We were supposed to stay for a week, then move on to Maine. My husband had just dropped out of art school before starting his second year, but we had no plans of what to replace it with. The woman who had opened up her home to us was also an artist, working at a gallery in New York City since graduating from art school, coming up to her new summer home in Vermont as a change from city life. She told us of buying the place because it was as cheap as buying a second-hand car. She’d set up her easel outdoors not far from the house, painting plant life and small details of the landscape all summer long. Friends from the city showing up with shaggy hair and paint-stained clothes would spend a week with her doing the same thing. I had never seen people my age quite like that, content and satisfied with themselves, occupying hours on end by themselves.

We began to draw each other in the evenings before the sun went down and the mosquitoes came out, using each other as models. I had never been given formal training in art, but since it looked so interesting I had to try. My husband gave me pointers on the side as we whispered in the dark under the eaves of the attic bedroom, holding my drawings up to the kerosene lamp to point out a mistake made earlier in the evening. This was bliss for me: a life of surprising events and unusual people in a location that felt wild and backward while taking my breath away with its beauty, alongside a man who claimed me for his own.

When summer came to an end, we were asked if we would stay on as caretakers for the winter. She was worried that a local would burn the place down.

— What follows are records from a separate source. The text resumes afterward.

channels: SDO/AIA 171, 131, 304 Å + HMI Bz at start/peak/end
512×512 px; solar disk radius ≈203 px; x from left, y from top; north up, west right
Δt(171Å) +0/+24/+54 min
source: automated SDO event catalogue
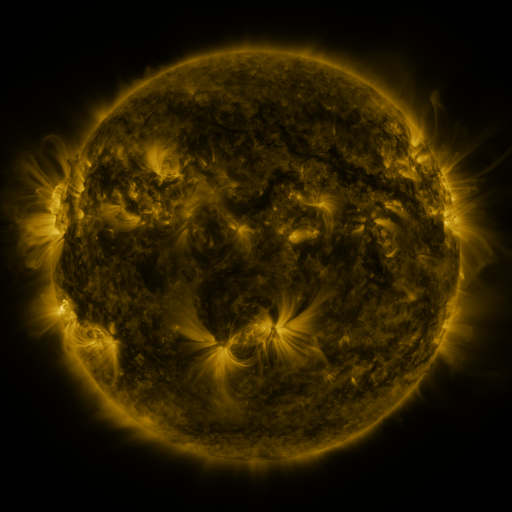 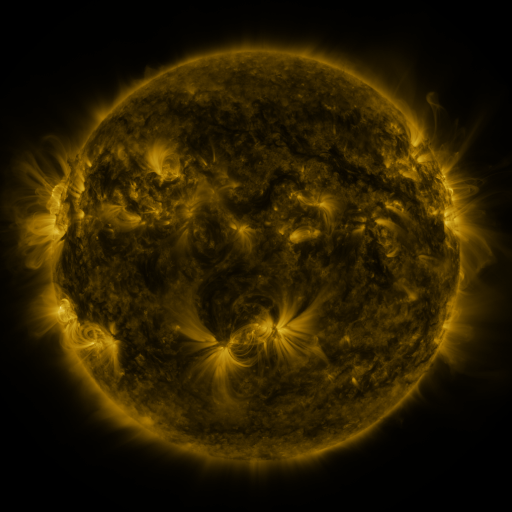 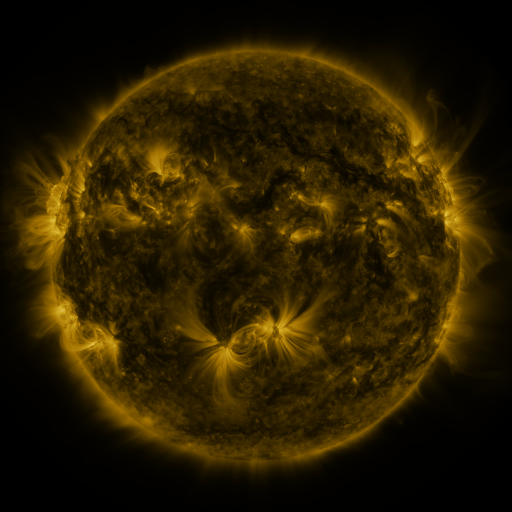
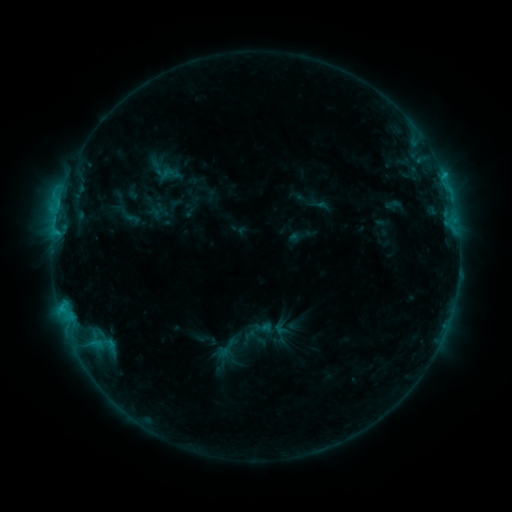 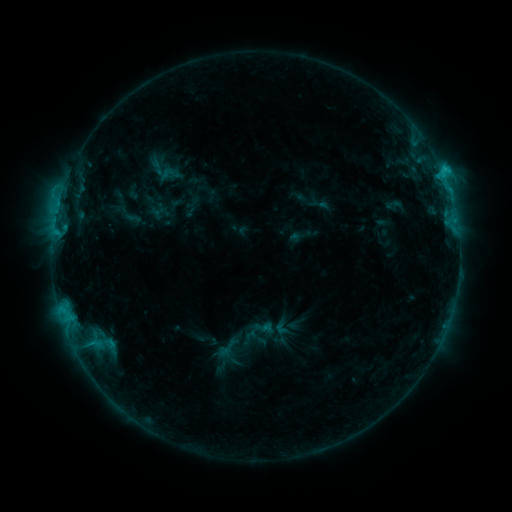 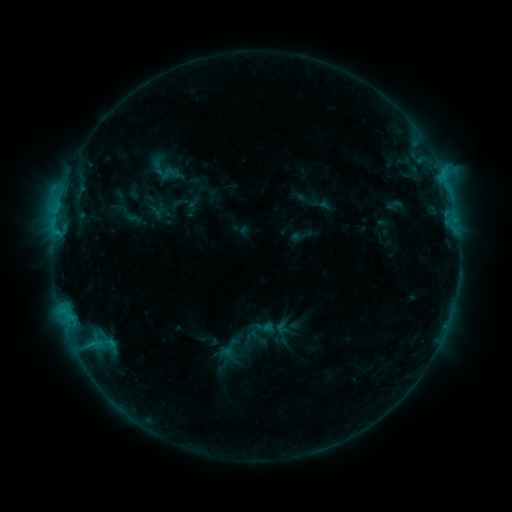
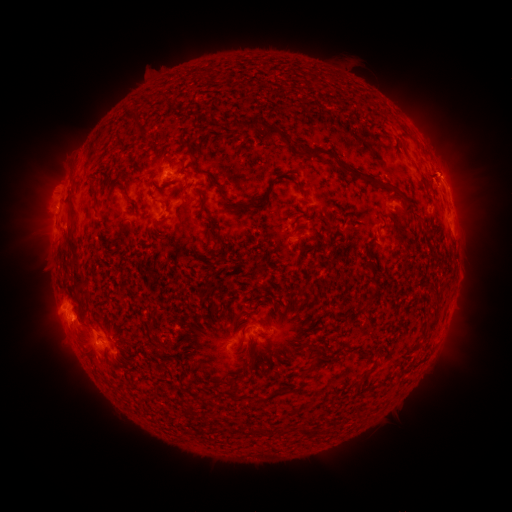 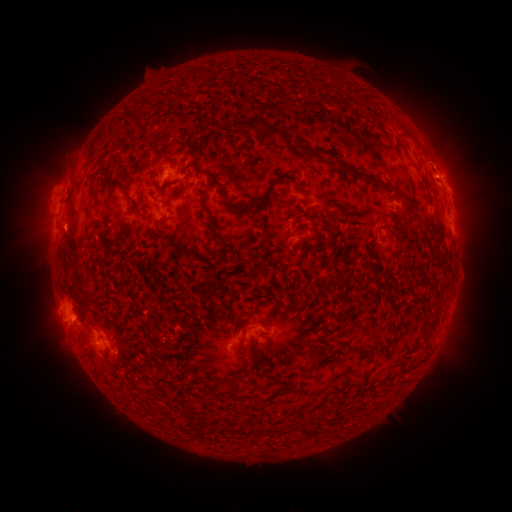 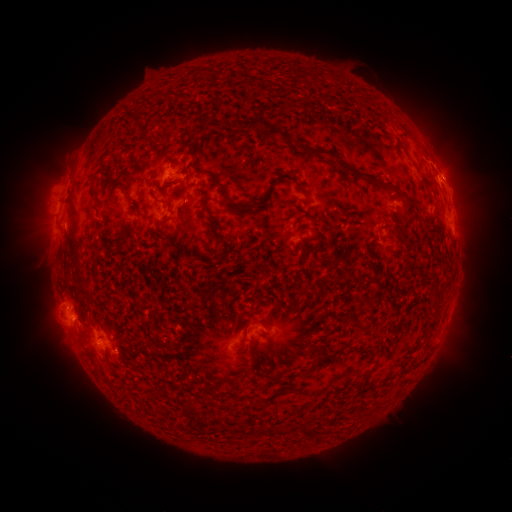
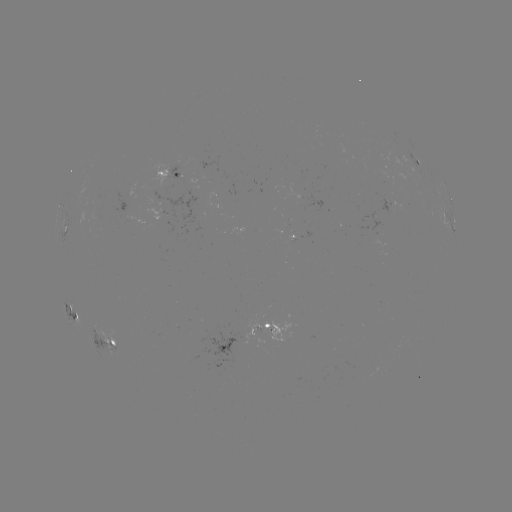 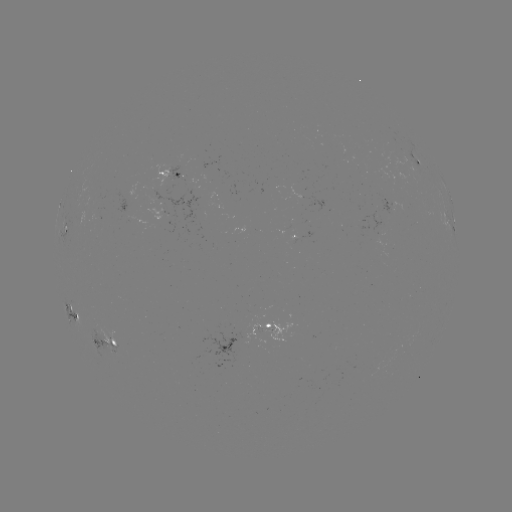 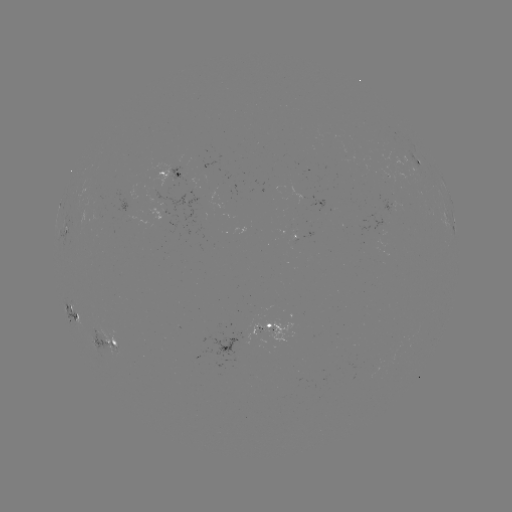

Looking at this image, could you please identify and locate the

There had been a rash of fires the year before, all places owned by summer people, all burning when vacant during the winter. We didn’t hesitate a moment in saying yes, both of us felt so attracted to this northern region, this place which time forgot.

That winter almost killed us. We were totally unprepared for days and weeks of below zero weather, snow drifts climbing up to the first floor windows, no money coming in because local people wouldn’t hire a man who wore his hair long and had skin color darker than most, learning to heat by woodstoves in a house that had no insulation and losing the water because the pipes froze up solid. By Christmas, I was several months pregnant, alternating between morning sickness and tears, scared we would freeze to death during the night as we slept. To have survived that experience and be willing to stay in the area making it our home for many years to come says a great deal of how the lifestyle matched some inner calling of ours. Perhaps it had something to do with reading Thoreau’s On Walden Pond or hearing of Helen and Scott Nearing, an older couple championing self-sufficiency, or as Bob Dylan had sung to us, “the times they are a changing.” What began as a week became seven years of living off the land on back dirt roads in the hills of Vermont, a life that would label me a hippie from neighbors as well as society at large.

Today, in my mid-fifties, I’ve returned to the northeast portion of Vermont, living as a divorced woman for the past eleven years. Even though I no longer own a house and land, I’ve managed to find rentals that allow me the comfort of vegetable gardens, a cat and an art studio. These are the things I value today: simplicity, living as close to the natural cycles as possible, being creative. I made a conscious decision to live as frugal as possible before leaving my husband of twenty-four years, valuing my freedom a lot more than material consumption. In this respect I’m living very close to the same income that I subsisted on in my twenties. I don’t believe in credit cards, health insurance or pension plans. My work is the mainstay of life so I have no plans to retire or go somewhere exotic when reaching mid sixties. My cup seems to be overflowing to keep me from feeling any thirst for years and years to come.